The Monday announcement by the agencies — Equifax, Experian and TransUnion — comes after months of negotiations between the companies and New York Attorney General Eric Schneiderman.
Consumer advocates have long sought a revamp that would reduce errors on credit report and make correcting them easier. Data collected by the agencies on hundreds of millions of people are used to create credit scores, which can determine who gets a loan and how much interest is paid on it.
"The nation's largest reporting agencies have a responsibility to investigate and correct errors on consumers' credit reports. This agreement will reform the entire industry and provide vital protections for millions of consumers across the country," Schneiderman said in a statement.

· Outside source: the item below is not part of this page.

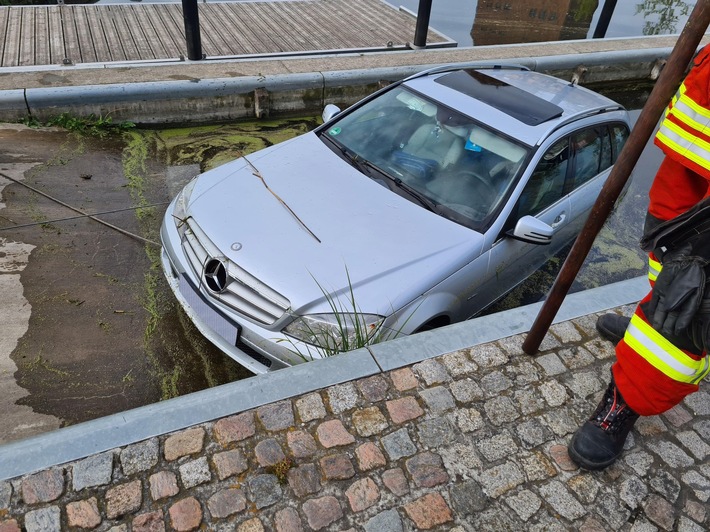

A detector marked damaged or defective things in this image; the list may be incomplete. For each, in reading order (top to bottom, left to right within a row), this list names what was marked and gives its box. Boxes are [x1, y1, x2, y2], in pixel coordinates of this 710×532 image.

rusty metal pole [524, 3, 710, 358]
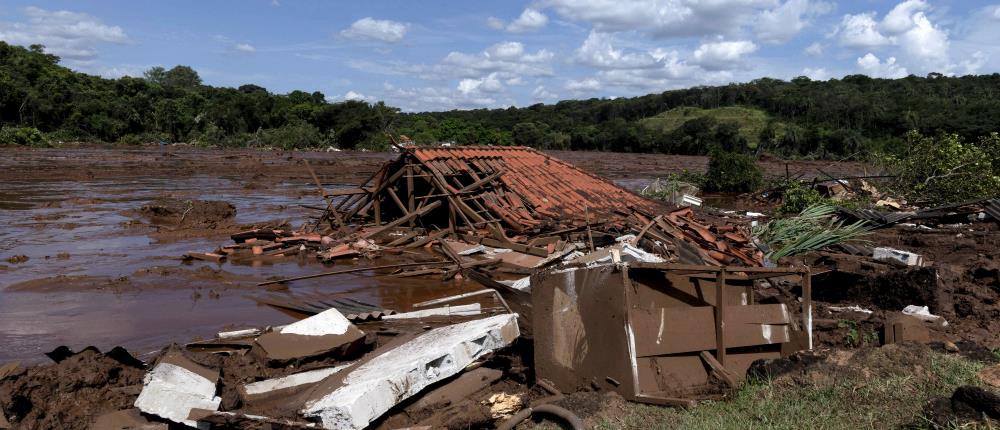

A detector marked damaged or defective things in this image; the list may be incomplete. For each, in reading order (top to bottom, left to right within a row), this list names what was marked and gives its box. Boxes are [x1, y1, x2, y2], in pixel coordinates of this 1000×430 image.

Under the changes announced Monday, people who contest items in their credit reports will receive more information concerning those disputes, including instructions on what they can do if they don't like the answer they get. In a bid to increase accuracy, medical debts won't be reported until after a 180-day waiting period to allow time for insurance payments to be applied.

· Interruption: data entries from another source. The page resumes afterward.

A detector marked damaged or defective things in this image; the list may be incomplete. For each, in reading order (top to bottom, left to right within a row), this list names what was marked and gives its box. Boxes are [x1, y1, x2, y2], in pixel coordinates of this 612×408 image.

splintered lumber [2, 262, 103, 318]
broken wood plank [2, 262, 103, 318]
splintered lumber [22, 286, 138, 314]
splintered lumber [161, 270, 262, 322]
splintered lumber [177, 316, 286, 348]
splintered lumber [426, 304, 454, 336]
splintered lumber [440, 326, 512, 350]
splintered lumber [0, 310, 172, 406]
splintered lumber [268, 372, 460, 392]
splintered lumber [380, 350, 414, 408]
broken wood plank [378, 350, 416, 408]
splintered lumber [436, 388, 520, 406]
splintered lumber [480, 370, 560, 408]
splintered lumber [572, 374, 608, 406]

The agencies agreed to remove from credit reports previously reported medical collections that have been or are being paid by insurance companies.
This comes after a move in August by Fair Isaac Corp., the company behind the commonly used FICO credit score, in which it announced that medical debt would have a smaller effect on the score. It also said at the time that debts that go to collection agencies and are repaid wouldn't count against a consumer's FICO score.

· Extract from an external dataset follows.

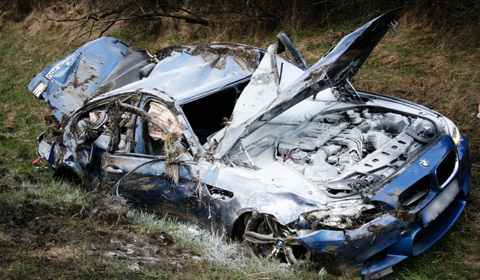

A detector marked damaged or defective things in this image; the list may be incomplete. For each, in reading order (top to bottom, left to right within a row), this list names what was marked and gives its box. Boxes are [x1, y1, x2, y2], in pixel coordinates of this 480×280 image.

crumpled car hood [216, 7, 406, 158]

Equifax, Experian and TransUnion are honing their focus to better handle disputes with consumers and to help victims of identity theft and fraud.
The three credit reporting agencies will jettison reports on debts that didn't arise from a contract or agreement with the consumer, such as tickets or fines.
The changes are intended to provide people with more transparency and more simple navigation when dealing with the bureaus that hold their credit reports.
The plan gives hope to consumers that have been frustrated with the quality and accuracy of their reports, the National Foundation for Credit Counseling said in a statement.
"The measures taken to improve the consumer experience and data quality are a significant step toward addressing some of the most common complaints about the credit reporting agencies," it said.
A working group will be formed under the agreement to regularly review consistency and to ensure that collected data is applied to consumers uniformly.
The changes will begin to appear over the next several months. Discussions with other attorneys general are ongoing and there remains the possibility for more agreements ahead.